They were two of the most historic events in American history.
And now a New Jersey senator wants to ensure that the circumstances surrounding the death of Osama bin Laden and the terrorist attacks of 9/11 are taught to public school students.
Sen. Anthony Bucco, (R-25), Morris, introduced a bill, S2916, on Thursday that would require public schools’ boards of education to include instruction on the events surrounding the terrorist attacks of Sept. 11, 2001, including the death of bin Laden, which occurred on May 2, as part of the Core Curriculum Content Standards in Social Studies.
His bill would have the Department of Education include age-appropriate sample learning activities designed to help students understand the significance of the attacks in 2001, and “recall Americans’ sense of national unity, courage, and sacrifice, and preserve the memory of this tragedy.”
He hopes the bill, referred now to the Senate Education Committee, could take effect in time for the 2012-13 school year.

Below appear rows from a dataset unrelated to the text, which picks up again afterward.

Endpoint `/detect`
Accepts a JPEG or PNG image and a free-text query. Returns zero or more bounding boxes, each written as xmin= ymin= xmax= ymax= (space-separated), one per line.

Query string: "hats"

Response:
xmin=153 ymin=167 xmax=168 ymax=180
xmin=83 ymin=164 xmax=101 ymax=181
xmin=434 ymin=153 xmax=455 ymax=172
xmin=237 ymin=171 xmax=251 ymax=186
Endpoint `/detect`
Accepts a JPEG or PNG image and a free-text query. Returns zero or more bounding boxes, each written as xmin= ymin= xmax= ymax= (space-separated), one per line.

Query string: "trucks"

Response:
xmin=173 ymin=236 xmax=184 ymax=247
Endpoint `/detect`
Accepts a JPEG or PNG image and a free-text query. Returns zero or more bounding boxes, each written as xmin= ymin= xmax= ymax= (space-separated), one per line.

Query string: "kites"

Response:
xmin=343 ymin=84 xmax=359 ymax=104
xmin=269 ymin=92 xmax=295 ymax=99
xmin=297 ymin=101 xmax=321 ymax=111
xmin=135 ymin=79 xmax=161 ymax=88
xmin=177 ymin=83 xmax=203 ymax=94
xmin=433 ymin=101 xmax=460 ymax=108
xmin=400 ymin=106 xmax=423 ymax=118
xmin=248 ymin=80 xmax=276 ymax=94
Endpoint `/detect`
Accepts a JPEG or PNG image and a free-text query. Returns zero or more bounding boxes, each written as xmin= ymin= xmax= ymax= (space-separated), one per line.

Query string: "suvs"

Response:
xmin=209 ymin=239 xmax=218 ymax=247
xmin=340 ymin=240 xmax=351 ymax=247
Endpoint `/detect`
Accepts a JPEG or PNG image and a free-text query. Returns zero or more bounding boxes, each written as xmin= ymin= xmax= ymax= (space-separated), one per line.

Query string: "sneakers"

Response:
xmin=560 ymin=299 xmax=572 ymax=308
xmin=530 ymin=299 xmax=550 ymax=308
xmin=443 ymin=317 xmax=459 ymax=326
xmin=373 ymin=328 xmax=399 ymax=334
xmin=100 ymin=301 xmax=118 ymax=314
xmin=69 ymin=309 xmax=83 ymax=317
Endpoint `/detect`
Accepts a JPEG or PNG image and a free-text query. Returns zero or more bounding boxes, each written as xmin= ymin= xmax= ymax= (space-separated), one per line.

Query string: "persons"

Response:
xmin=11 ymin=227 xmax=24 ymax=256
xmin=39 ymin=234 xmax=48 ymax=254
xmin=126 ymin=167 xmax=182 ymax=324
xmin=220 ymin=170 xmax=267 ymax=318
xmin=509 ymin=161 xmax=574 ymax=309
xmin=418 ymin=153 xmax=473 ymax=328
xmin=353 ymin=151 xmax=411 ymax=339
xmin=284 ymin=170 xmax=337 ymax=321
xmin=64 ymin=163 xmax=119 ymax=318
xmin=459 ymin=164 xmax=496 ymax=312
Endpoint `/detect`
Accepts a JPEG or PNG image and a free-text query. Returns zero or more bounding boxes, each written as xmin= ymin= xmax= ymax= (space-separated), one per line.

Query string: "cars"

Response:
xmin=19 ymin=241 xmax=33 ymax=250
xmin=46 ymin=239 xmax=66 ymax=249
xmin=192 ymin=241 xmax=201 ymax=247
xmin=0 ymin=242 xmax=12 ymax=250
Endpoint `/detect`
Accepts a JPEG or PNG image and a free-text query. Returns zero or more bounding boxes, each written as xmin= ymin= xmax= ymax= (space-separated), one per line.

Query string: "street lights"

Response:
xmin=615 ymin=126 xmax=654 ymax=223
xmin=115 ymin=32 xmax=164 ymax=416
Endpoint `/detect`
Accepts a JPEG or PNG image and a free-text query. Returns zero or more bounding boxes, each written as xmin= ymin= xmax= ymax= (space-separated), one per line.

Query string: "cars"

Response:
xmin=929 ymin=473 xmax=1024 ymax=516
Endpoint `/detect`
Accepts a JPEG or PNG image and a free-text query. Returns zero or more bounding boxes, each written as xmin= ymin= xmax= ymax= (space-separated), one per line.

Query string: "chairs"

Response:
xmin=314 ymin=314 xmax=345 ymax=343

Bucco said that it occurred to him, upon seeing a “never forget’’ bumper sticker around the time bin Laden was killed, that schools teach about the Revolution, the Civil War, the world wars, but there is nothing in place to make sure that such a devastating recent event as the 9/11 attacks is taught.
“If we do not teach the history, it will be forgotten,’’ he said. “This is going to be a part of history, and our children and grandchildren should know about it.”